OpenAI says prompt injection may never be ‘solved’ for browser agents like Atlas

December 30, 2025

Listen to this article

0:00

This feature uses an automated voice, which may result in occasional errors in pronunciation, tone, or sentiment.

Open AI CEO Sam Altman speaks during Snowflake Summit 2025 at Moscone Center on June 02, 2025 in San Francisco, California.(Photo by Justin Sullivan/Getty Images)

OpenAI is warning that prompt injection, a technique that hides malicious instructions inside ordinary online content, is becoming a central security risk for AI agents designed to operate inside a web browser and carry out tasks for users.

The company said it recently shipped a security update for ChatGPT Atlas after internal automated red-teaming uncovered what it described as a new class of prompt-injection attacks. The update included a newly adversarially trained model along with strengthened safeguards around it, OpenAI said.

OpenAI’s description of Atlas emphasizes that, in agent mode, the browser agent views webpages and uses clicks and keystrokes “just as you would,” letting it work across routine workflows using the same context and data a person would have. That convenience also raises risk. A tool with access to email, documents and web services can become a higher-value target than a chatbot that only answers questions.

“As the browser agent helps you get more done, it also becomes a higher-value target of adversarial attacks,” the company wrote in a blog post. “This makes AI security especially important. Long before we launched ChatGPT Atlas, we’ve been continuously building and hardening defenses against emerging threats that specifically target this new ‘agent in the browser’ paradigm. Prompt injection⁠ is one of the most significant risks we actively defend against to help ensure ChatGPT Atlas can operate securely on your behalf.”
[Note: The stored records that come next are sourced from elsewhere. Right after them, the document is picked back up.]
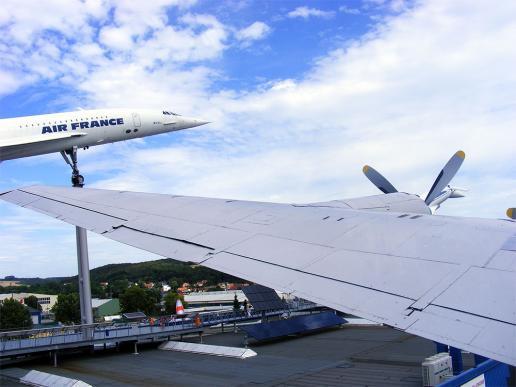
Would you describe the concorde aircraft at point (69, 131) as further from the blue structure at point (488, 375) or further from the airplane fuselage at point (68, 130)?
the blue structure at point (488, 375)

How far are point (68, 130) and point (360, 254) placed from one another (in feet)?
82.8

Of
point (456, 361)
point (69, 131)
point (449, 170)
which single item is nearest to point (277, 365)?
point (456, 361)

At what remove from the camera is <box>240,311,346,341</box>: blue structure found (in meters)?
28.1

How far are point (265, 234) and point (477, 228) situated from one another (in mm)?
2352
To find weaknesses before they appear outside the company, OpenAI said it built an automated attacker using large language models and trained it with reinforcement learning. The goal was to discover prompt-injection strategies that could push a browser agent into carrying out complex harmful workflows that unfold over many steps, rather than simpler failures such as generating a particular string of text or triggering a single unintended tool call.

OpenAI detailed in the blog post that its automated attacker can iterate on injections by sending them to a simulator that runs a “counterfactual rollout” of how the target agent would behave if it encountered the malicious content. The simulator returns a full trace of the victim agent’s reasoning and actions, which the attacker uses as feedback to refine the attack through multiple rounds before settling on a final version.

OpenAI said having internal access to the agent’s reasoning gives it an edge that could help it stay ahead of attackers.

A demonstration described by the company shows how prompt injection could surface during ordinary work. In the scenario, the automated attacker plants a malicious email in a user’s inbox containing instructions directing the agent to send a resignation letter to the user’s boss. When the user later asks the agent to draft an out-of-office reply, the agent encounters the malicious email during the workflow, treats the injected prompt as authoritative, and sends the resignation message instead of writing the requested out-of-office note.

While hypothetical, the example illustrates how letting an agent handle tasks changes the nature of online risk. Content that would traditionally attempt to persuade a person to act is reframed as content that tries to command the agent already empowered to act.

OpenAI is not alone in treating prompt injection as a persistent problem. The U.K. National Cyber Security Centre warned earlier this month that prompt-injection attacks against generative AI applications may never be fully mitigated, advising organizations to focus on reducing risk and limiting impact.

The company’s attention to prompt injection is also arriving as it seeks to fill a senior “Head of Preparedness” role intended to study and plan for emerging AI-related risks, including in cybersecurity.

In a post on X, CEO Sam Altman said AI models are starting to present “real challenges,” citing potential impacts on mental health and systems that are becoming capable enough in computer security to find critical vulnerabilities. OpenAI announced a preparedness team in 2023 to examine risks ranging from immediate threats, such as phishing, to more speculative catastrophic scenarios. Since then, leadership changes and departures among safety-focused staff have drawn scrutiny.

“We have a strong foundation of measuring growing capabilities, but we are entering a world where we need more nuanced understanding and measurement of how those capabilities could be abused, and how we can limit those downsides both in our products and in the world, in a way that lets us all enjoy the tremendous benefits,” Altman wrote. “These questions are hard and there is little precedent; a lot of ideas that sound good have some real edge cases.”